Along with poetry, Vinhranovsky also created works of prose. His writings in this sphere are characterized with high emotionality, spiritual depth and intimate connection with nature, as well as employment of fairytale elements, fantasy and humour. Many of his prose texts were written for children and had a didactic character. Vinhranovsky also authored several film scripts, and published a book of memoirs about Alexander Dovzhenko. He also translated verse of Boris Pasternak, Nikoloz Baratashvili and several other authors into Ukrainian.

A three-volume set of Vinhranovskyi's selected works was published in 2004.

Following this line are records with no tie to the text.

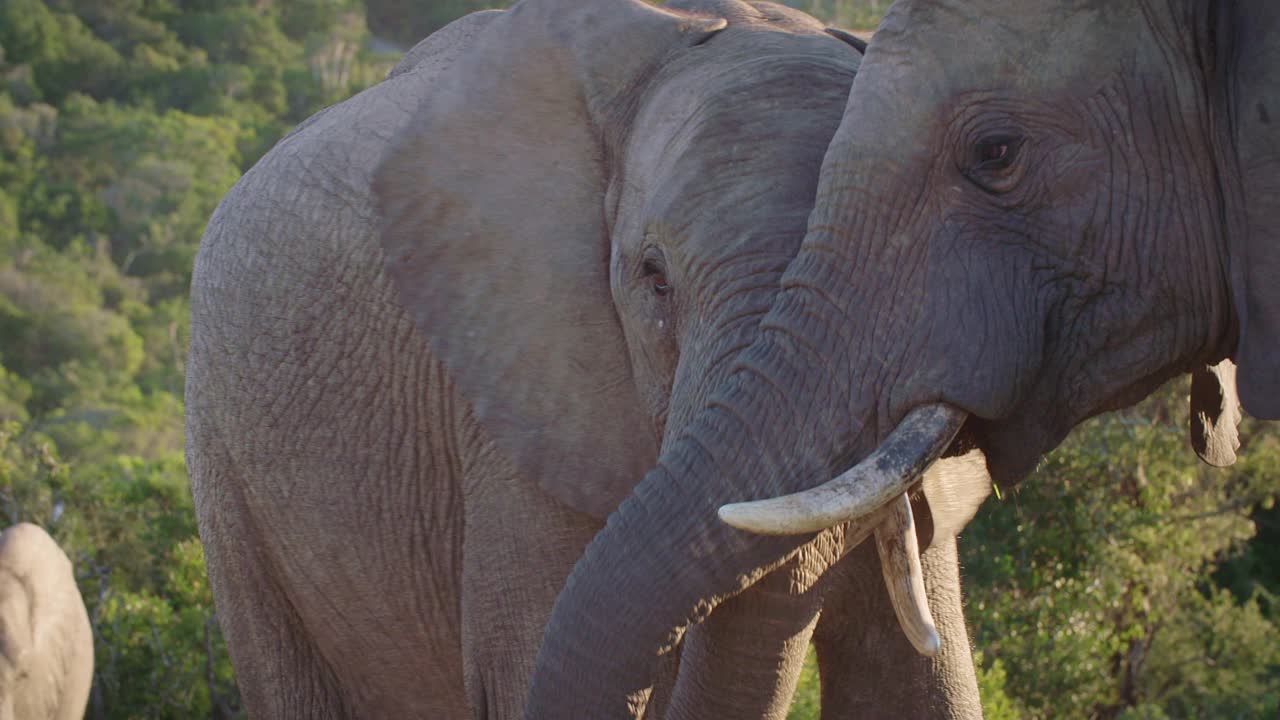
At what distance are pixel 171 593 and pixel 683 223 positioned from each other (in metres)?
4.66

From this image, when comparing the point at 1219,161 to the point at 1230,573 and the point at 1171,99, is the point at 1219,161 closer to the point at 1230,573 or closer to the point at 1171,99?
the point at 1171,99

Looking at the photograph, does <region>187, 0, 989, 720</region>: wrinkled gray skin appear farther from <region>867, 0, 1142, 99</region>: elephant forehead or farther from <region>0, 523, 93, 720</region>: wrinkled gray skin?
<region>0, 523, 93, 720</region>: wrinkled gray skin

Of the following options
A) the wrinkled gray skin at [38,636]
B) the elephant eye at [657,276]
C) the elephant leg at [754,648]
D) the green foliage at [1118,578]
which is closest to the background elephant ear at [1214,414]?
the elephant leg at [754,648]

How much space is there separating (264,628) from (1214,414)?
181cm

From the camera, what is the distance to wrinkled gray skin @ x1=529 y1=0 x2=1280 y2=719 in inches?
71.4

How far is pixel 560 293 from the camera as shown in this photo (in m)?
2.46

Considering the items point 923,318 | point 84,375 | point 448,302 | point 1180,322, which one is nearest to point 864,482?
point 923,318

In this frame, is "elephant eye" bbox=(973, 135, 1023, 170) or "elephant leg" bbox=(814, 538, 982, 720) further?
"elephant leg" bbox=(814, 538, 982, 720)

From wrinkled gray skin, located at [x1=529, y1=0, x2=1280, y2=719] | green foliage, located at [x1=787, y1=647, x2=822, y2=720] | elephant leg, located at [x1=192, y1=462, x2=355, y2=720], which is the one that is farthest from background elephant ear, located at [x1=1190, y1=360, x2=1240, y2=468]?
green foliage, located at [x1=787, y1=647, x2=822, y2=720]

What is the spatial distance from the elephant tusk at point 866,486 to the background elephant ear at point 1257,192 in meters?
0.32

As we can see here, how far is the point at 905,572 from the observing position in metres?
2.00

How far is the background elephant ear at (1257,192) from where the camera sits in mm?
1750

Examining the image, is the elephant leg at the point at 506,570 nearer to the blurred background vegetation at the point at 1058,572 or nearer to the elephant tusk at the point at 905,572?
the elephant tusk at the point at 905,572

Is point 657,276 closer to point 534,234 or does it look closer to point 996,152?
point 534,234
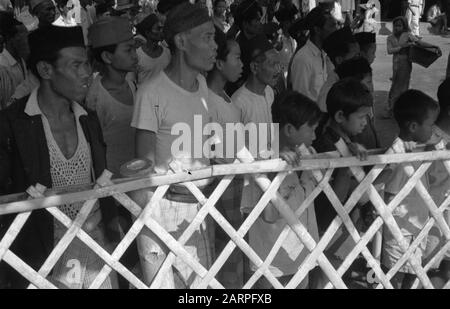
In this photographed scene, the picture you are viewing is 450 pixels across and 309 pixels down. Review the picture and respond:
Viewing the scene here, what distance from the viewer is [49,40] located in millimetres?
2525

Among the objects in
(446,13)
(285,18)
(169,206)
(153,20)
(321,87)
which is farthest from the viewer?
(446,13)

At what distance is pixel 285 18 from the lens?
24.1ft

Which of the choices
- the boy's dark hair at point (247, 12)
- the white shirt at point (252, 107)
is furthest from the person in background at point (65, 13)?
the white shirt at point (252, 107)

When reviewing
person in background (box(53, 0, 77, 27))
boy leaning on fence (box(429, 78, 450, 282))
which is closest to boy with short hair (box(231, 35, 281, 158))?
boy leaning on fence (box(429, 78, 450, 282))

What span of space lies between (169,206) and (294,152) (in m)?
0.63

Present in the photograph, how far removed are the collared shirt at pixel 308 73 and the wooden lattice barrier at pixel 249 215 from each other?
1.93m

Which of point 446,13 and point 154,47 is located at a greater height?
point 154,47

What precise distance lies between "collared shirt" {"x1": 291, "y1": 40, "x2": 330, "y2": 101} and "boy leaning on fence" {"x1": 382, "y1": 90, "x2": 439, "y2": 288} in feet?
5.56

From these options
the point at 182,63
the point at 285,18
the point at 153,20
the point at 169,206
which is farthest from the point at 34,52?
the point at 285,18

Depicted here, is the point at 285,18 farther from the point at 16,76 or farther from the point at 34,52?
the point at 34,52

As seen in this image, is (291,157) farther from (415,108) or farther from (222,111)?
(415,108)

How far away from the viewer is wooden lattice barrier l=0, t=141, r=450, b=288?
91.0 inches

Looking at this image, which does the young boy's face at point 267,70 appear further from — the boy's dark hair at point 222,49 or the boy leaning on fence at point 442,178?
A: the boy leaning on fence at point 442,178

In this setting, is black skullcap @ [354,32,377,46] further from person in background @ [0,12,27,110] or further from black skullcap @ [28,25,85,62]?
black skullcap @ [28,25,85,62]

===Notable publications===
====Poems====
- Atomic Preludes (Атомні прелюди, 1962)
- One Hundred Poems (Сто поезій, 1967)
- On the Silver Bank (На срібнім березі, 1978)
- With Warm Lips and Golden Eye (Губами теплими і оком золотим, 1984)
- I Love This Woman (Цю жінку я люблю, 1990)
- From the Days Embraced by You (З обійманих тобою днів, 1990)
- Love, Do Not Say Farewell (Любове, не прощавай, 1997)

====Prose works====
- Siromanets (Сіроманець, 1977)
- Little Gosling (Гусенятко, 1978)
- In the Depth of Rains (У глибині дощів, 1979)
- Summer on the Desna (Літо на Десні, 1983)
- Tied Low (Низенько пов'язана, 1985)
- Horse at the Sunset (Кінь на вечірній зорі, 1987)
- Nalyvaiko (Наливайко, 1991) - novel

====Children's literature====
- Andriyko-Hovoriyko (Андрійко-Говорійко, 1970)
- Pervinka (Первінка, 1971)
- Poppy (Мак, 1973)
- Summer Morning (Літній ранок, 1976)
- Summer Evening (Літній вечір, 1979)
- Swallow by the Window (Ластівка біля вікна, 1981)
- Goodnight (На добраніч, 1983)

====Memoirs====
- One Year With Dovzhenko (Рік з Довженком, 1975)

===Films===
====Feature====
- Chronicle of Flaming Years (1961) - Ivan Orliuk
- Squadron Turns West (1964) - director
- Coast of Hope (1967) - director
- Duma about Brytanka (1969) - director
- Klymko (1984)

====Documentary====
- Blue Sisters of Humans (1966) - director
- A Word About Andriy Malyshko (1983) - director
- Dovzhenko. Diary 1941-1945 (1993) - director

==Sources==
- Українська Літературна Енциклопедія. — К., 1988. — Т. 1: А-Г. — С. 317–328.